I installed the drivers but still get some weird pausing when listening to songs. This is very concerning.


----------



## FiiO

ahmonge said:


> Given the excellent result, including the simple and practical user interface, my compliments to the K5 Pro design team.
> 
> Will the K7 incorporate a balanced amplifier or is the Pentaconn output included for convenience only?


Dear friend,

The K7 follows the appearance structure of the K5 Pro, adding a 4.4 balanced output.

As for more information, let's wait for its release.

Best regards


----------



## FiiO

Inserthouse said:


> I installed the drivers but still get some weird pausing when listening to songs. This is very concerning.


Dear friend,

If you are convenient, please show a small video to us via support@fiio.com. Thanks in advanced!

Best regards


----------



## Inserthouse

FiiO said:


> Dear friend,
> 
> If you are convenient, please show a small video to us via support@fiio.com. Thanks in advanced!
> 
> Best regards


Hi! I tested from Fiio X3 to Fiio K5 Pro ESS through 3.5mm line to RCA and I don’t think I am getting the weird sound.

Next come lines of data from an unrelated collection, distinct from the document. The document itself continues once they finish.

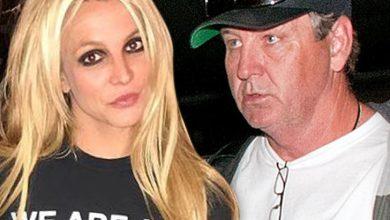 Photo of Britney Spears' Judge Denies Request to Suspend Jamie Spears' Conservatorship Duties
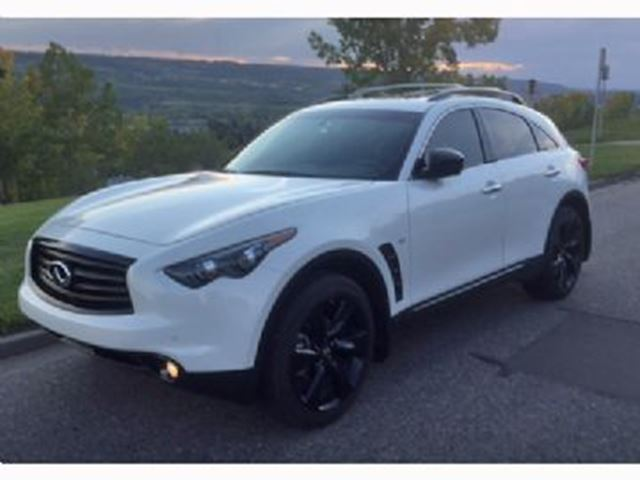 2015 infiniti qx70 mississauga ontario used car for sale 2577850. Black Bedroom Furniture Sets. Home Design Ideas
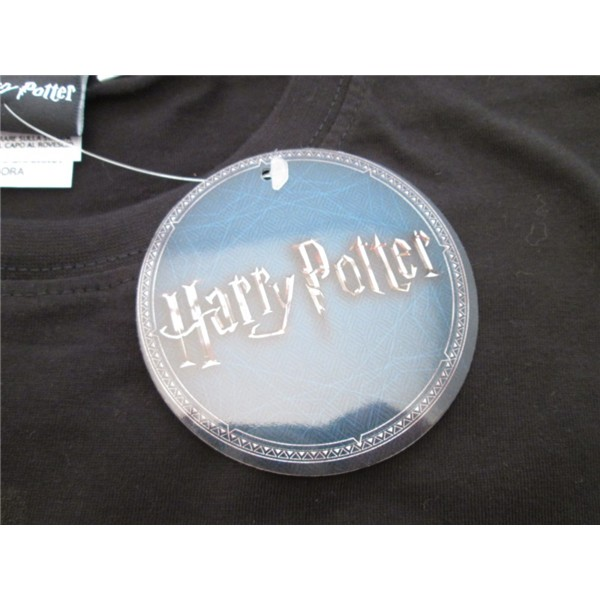 Suéter Esportivo Harry Potter 287077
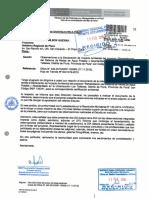 Oficio N°460-2016_Tallanes_Piura_Obs_Cargo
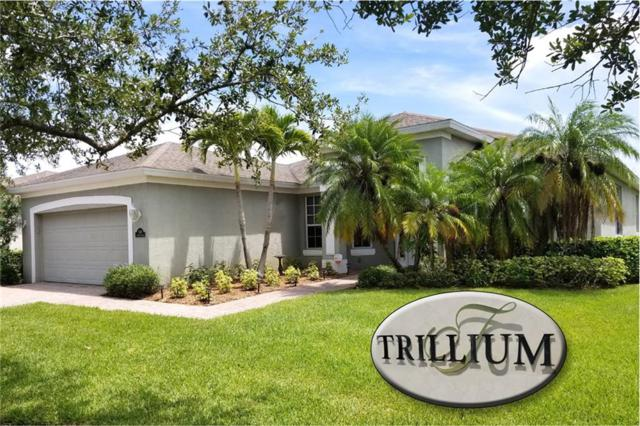 3215 Ashford Square, Vero Beach, FL 32966 (MLS #208549) :: Billero & Billero Properties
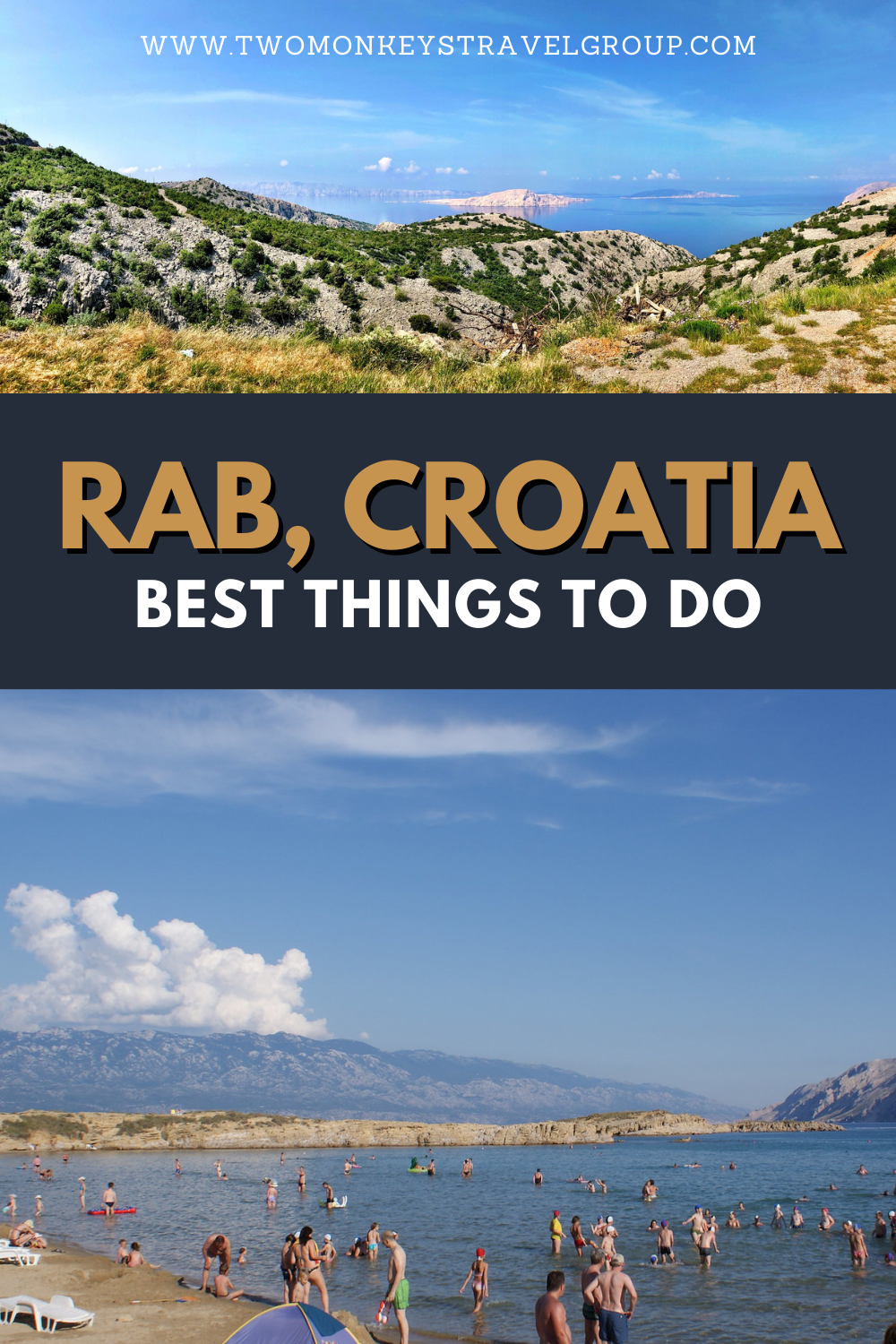 10 Best Things to do in Rab, Croatia and Where to Stay1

I assume the issue must be my laptop.


----------



## FiiO

Inserthouse said:


> Hi! I tested from Fiio X3 to Fiio K5 Pro ESS through 3.5mm line to RCA and I don’t think I am getting the weird sound.
> 
> I assume the issue must be my laptop.


Dear friend,

If you are connecting the K5Pro ESS to the computer, you could try the USB connection for help? Can the sound output fine?

Best regards


----------



## Inserthouse

FiiO said:


> Dear friend,
> 
> If you are connecting the K5Pro ESS to the computer, you could try the USB connection for help? Can the sound output fine?
> 
> Best regards


I used another laptop and the issue didn’t come up while running USB connection. I guess the other laptop is too old.


----------



## Dcell7 (Aug 12, 2022)

@FiiO My K5 Pro seems to be dead. When i turn it on there is no light. My computer does not recognise it so it is not the light that is malfunctioning. Seems like it is complety dead. Any way to test that is really broken ?


----------



## dpump

First thing to check is the power adaptor. Check the output voltage of the adaptor with a meter to verify that it is outputting the proper voltage.


----------



## Dcell7

dpump said:


> First thing to check is the power adaptor. Check the output voltage of the adaptor with a meter to verify that it is outputting the proper voltage.


I don't have a multimeter but the adapter works fine. I've tested it by using the K5 Pro adapter on a Philips lamp and the lamp powers up. 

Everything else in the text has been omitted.